Before the pandemic, Alice Bates regularly volunteered at the Manchester-based charity, Every Month, where she and other helpers prepared period packs – containing pads, tampons and a bar of chocolate as a treat – for distribution at food banks and refugee shelters
“At the moment that’s difficult,” said Bates, who during the lockdown has turned her living room into a mini production line. “I’m making the packs at home and distribute them where needed.”
Charities like Every Month, which supply menstrual products to refugees, asylum seekers and homeless women, have reported increased demand for their services during the pandemic, whilst facing a challenge to how they operate.
“People have lost their jobs, their businesses are closing,” said Hannah Aziz, a trustee at Every Month. “Some are having to make a decision [between] using sanitary products or feeding their kids”.
Before the crisis, Bloody Good Period, a charity set up by Gabby Edlin in 2016, liaised with refugees centres and food banks to distribute period products to those in need.
But with many of the places they delivered to now closed, the organisation has been forced to change strategy.
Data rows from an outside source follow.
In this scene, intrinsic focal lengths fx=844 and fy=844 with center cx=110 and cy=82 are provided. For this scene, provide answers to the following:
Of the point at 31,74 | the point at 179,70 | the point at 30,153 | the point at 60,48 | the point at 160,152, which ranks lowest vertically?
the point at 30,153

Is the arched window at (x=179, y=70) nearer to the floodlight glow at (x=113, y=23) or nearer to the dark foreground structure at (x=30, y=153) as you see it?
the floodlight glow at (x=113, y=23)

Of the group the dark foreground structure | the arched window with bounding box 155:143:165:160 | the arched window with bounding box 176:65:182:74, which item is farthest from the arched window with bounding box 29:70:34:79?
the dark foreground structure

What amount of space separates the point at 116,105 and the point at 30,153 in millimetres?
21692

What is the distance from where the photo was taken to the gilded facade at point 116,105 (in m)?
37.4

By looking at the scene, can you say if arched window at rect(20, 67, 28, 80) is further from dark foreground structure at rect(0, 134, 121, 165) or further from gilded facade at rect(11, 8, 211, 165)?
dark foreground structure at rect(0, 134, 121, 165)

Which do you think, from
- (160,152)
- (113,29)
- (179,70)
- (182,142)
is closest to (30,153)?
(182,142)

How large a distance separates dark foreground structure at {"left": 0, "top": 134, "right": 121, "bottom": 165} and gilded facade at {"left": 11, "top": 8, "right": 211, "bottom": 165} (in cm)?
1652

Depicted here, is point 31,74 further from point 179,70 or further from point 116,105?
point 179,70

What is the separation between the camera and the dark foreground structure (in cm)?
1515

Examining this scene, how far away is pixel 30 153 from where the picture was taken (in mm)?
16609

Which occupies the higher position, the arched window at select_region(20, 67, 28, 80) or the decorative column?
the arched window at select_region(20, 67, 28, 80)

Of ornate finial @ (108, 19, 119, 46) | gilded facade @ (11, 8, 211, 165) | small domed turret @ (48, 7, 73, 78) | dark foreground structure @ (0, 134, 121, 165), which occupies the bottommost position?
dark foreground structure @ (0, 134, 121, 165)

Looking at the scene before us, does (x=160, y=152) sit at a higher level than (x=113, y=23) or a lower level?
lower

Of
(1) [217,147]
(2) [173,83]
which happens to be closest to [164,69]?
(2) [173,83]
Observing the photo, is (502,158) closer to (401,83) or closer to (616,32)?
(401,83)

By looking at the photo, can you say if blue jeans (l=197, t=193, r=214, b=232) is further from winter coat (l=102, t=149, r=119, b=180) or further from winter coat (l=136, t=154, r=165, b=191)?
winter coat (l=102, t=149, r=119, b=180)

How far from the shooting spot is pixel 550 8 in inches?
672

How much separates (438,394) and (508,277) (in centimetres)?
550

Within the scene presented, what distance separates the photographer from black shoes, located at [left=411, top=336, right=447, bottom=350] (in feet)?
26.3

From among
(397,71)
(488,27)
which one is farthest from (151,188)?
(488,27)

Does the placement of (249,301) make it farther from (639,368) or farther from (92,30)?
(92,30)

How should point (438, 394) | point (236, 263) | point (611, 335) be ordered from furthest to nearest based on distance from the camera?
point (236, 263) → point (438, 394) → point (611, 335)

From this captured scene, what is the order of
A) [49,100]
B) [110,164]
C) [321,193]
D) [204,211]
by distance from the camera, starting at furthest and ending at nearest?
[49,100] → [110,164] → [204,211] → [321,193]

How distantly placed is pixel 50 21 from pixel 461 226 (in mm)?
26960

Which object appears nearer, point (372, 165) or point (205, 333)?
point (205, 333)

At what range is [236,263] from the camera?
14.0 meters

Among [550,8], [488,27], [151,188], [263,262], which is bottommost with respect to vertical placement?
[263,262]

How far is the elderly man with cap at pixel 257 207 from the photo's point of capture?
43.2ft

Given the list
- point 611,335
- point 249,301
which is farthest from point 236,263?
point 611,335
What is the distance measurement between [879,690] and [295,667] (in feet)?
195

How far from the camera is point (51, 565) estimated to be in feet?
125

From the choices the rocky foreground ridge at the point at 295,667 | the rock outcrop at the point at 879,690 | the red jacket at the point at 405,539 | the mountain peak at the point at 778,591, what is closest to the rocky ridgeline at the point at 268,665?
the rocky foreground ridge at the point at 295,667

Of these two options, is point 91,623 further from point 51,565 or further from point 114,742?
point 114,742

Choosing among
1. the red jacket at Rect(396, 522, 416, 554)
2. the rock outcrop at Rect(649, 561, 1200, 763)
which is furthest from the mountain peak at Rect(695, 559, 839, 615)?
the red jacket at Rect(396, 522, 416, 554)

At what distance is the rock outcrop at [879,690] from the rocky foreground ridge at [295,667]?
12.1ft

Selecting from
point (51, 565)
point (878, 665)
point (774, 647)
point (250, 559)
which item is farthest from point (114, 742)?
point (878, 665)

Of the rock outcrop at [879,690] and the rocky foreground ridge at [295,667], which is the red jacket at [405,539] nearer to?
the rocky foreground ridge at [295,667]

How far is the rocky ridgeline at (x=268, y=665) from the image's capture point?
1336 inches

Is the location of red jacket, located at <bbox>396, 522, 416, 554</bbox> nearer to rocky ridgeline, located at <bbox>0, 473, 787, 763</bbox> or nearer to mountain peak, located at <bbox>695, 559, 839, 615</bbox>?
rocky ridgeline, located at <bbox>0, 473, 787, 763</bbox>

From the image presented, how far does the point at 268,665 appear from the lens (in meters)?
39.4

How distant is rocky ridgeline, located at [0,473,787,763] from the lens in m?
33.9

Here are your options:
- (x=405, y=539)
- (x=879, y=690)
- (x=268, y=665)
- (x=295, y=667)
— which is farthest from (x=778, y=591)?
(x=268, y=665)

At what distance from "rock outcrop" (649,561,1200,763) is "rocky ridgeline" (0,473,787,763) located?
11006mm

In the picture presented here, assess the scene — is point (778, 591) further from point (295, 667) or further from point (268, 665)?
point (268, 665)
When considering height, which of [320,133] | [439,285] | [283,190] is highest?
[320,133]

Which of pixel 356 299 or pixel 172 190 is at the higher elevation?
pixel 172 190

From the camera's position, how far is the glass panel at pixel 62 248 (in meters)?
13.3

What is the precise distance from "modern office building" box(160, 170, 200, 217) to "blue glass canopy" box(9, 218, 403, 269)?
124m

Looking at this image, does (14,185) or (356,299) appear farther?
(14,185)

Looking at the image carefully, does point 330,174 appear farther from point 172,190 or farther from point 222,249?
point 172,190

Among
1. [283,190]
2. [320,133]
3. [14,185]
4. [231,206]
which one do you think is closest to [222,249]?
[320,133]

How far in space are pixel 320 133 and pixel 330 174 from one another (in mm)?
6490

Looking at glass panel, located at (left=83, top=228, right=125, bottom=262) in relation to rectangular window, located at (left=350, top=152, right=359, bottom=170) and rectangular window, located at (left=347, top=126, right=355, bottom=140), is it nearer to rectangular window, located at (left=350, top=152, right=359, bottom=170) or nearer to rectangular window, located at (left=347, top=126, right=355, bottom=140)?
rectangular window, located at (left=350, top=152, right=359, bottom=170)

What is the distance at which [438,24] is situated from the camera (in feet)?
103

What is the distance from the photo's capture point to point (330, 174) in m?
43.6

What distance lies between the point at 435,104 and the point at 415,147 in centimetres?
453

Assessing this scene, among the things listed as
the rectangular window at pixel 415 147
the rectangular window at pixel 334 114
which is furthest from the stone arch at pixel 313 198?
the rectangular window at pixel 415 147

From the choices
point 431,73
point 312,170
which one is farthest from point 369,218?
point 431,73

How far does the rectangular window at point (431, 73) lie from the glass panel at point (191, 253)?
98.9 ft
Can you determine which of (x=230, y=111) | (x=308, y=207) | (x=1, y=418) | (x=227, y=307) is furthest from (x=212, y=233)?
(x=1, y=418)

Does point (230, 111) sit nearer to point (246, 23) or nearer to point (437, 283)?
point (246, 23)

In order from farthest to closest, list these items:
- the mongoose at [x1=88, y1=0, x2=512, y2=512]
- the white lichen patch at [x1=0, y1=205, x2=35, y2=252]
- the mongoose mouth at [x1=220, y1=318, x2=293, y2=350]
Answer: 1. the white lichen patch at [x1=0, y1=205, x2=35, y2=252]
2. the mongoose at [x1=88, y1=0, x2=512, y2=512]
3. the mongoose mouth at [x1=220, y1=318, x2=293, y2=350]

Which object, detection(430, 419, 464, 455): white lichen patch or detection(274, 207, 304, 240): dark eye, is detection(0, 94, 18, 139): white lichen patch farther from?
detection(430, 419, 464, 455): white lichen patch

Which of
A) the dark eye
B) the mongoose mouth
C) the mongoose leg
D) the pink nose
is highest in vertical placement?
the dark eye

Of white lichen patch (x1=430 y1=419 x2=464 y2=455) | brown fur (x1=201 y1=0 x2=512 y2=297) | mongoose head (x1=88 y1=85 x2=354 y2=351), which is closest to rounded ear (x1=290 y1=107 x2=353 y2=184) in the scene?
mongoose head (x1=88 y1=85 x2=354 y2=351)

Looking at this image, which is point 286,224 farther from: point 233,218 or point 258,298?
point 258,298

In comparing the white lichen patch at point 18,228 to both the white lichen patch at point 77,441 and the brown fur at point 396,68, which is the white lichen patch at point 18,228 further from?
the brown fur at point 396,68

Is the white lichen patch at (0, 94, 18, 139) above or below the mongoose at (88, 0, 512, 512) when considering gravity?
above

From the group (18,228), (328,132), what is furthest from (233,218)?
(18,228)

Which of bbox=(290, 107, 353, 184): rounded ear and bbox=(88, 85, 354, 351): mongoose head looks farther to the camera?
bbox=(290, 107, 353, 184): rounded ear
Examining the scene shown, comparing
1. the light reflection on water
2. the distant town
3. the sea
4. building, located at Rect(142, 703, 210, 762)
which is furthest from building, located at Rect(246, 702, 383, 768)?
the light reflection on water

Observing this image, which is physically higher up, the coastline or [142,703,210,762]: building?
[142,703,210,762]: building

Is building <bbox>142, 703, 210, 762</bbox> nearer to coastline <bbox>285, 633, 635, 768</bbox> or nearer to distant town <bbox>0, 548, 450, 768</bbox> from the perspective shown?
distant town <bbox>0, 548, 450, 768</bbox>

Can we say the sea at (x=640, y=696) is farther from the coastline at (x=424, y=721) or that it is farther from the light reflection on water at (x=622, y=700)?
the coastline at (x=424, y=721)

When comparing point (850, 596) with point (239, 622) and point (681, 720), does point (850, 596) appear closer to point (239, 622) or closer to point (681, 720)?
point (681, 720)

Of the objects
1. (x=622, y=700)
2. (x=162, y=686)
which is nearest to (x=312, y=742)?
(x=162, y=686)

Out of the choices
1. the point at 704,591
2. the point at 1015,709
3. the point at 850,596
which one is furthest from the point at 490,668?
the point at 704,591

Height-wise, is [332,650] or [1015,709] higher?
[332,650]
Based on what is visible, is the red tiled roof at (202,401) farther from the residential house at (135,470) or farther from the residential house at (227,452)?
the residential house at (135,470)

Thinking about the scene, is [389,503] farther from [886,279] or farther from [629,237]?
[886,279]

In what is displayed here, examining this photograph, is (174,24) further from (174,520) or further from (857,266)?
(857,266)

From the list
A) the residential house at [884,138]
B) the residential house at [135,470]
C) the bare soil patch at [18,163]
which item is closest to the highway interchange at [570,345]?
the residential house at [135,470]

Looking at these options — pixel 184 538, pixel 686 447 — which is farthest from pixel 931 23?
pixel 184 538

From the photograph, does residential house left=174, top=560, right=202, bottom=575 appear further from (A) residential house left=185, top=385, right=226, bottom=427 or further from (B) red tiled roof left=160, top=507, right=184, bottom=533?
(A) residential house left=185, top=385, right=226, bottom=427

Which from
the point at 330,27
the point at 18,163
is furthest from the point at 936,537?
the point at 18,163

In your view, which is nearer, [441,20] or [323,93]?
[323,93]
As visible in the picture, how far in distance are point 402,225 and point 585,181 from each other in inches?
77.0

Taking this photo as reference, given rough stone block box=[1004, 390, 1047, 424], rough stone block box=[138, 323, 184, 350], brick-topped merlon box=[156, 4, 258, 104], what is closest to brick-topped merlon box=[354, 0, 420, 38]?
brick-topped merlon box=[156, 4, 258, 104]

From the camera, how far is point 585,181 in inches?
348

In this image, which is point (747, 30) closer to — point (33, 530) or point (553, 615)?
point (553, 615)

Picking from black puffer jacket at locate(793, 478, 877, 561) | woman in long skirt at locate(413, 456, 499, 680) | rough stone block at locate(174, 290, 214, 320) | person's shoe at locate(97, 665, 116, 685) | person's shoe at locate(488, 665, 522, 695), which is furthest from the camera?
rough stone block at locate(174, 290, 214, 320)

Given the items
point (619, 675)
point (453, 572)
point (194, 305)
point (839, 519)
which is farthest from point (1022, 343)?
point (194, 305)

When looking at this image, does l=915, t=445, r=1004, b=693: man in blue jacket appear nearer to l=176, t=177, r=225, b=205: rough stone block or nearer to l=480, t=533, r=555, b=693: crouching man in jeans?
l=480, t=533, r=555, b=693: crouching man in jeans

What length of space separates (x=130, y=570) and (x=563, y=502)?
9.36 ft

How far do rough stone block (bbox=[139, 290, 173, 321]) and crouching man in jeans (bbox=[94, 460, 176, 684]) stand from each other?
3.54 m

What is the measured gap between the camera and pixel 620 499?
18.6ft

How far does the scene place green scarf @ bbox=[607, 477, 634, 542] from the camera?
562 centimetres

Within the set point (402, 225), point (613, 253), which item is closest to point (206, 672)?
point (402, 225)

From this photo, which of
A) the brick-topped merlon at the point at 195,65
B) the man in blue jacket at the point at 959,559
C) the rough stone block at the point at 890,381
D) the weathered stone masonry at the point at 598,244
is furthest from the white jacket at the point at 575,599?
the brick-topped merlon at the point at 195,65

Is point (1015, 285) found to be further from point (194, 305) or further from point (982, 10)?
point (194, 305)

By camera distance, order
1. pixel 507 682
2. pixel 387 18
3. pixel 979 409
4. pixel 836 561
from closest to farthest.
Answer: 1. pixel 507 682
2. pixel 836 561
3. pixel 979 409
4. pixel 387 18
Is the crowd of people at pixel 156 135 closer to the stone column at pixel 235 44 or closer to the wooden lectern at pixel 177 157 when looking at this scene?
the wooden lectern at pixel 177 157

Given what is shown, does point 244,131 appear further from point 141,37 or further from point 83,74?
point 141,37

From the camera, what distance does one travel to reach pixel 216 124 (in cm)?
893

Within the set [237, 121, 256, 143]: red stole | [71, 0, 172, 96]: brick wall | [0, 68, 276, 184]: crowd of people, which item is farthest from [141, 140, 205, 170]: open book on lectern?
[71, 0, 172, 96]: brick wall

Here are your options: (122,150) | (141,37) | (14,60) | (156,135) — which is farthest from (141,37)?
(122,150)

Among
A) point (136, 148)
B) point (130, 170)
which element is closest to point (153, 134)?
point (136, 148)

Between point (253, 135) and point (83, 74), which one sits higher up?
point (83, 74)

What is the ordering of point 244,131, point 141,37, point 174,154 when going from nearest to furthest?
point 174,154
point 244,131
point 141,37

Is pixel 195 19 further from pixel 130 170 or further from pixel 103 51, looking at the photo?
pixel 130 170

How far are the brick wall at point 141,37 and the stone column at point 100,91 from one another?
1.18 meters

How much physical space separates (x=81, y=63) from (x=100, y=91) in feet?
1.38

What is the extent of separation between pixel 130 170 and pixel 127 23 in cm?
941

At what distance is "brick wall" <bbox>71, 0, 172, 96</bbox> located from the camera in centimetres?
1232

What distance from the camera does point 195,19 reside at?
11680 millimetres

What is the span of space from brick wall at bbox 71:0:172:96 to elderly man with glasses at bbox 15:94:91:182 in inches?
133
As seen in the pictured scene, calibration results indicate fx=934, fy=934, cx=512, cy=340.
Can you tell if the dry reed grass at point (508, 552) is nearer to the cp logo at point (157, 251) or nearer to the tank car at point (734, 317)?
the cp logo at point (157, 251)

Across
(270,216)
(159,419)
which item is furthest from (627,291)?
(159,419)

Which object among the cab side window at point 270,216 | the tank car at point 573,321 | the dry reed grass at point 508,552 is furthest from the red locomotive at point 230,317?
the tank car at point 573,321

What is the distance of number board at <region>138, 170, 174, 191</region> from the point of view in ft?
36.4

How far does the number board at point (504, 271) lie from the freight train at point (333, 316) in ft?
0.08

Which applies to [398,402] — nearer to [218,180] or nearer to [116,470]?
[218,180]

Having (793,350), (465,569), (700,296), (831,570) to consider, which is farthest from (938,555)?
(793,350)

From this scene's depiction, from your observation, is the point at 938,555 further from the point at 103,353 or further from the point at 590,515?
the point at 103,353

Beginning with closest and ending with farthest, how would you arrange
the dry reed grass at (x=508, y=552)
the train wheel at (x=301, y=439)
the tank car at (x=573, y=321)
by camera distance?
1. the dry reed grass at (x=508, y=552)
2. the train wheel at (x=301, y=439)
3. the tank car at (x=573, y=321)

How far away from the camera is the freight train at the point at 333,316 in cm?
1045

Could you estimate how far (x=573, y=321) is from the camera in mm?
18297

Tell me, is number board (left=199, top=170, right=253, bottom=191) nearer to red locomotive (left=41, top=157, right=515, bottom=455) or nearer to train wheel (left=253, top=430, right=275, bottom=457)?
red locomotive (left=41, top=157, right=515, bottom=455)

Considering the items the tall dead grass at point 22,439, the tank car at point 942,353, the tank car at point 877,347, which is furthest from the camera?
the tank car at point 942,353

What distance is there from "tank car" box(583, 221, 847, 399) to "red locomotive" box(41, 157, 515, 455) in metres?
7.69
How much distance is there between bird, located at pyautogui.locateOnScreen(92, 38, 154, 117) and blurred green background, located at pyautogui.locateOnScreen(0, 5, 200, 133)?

It has opened a trust-based take-what-you-need scheme at its storage unit in London and is also delivering products direct to individuals. “Some have physical disabilities, have to self-isolate or have economic barriers to purchase the products for themselves,” said Alix Smith, a team member at Bloody Good Period.
Doyin is one of the women that Bloody Good Period has been helping get menstrual products in these unusual circumstances. “I have been very unwell, so I have had to self-isolate. This has been so hard for me, because I have very heavy periods that last for two weeks,” she said. “I was trying to use tissue but I am running out of that, too. I have had to cut up some of my clothes and use them instead.”
I’m making the packs at home and distribute them where needed
Both Bloody Good Period and Every Month have reported several calls from NHS staff asking for help with period products. Shift work, busy schedules and panic buying have left some frontline workers struggling to find pads and tampons.
“Our policy has always been to provide products to people who can’t access them and that’s why now we are starting to supply products to NHS staff too,” said Smith. “Struggling to find products adds another level of stress and we want to help NHS staff to not worry if they are going to find their products.”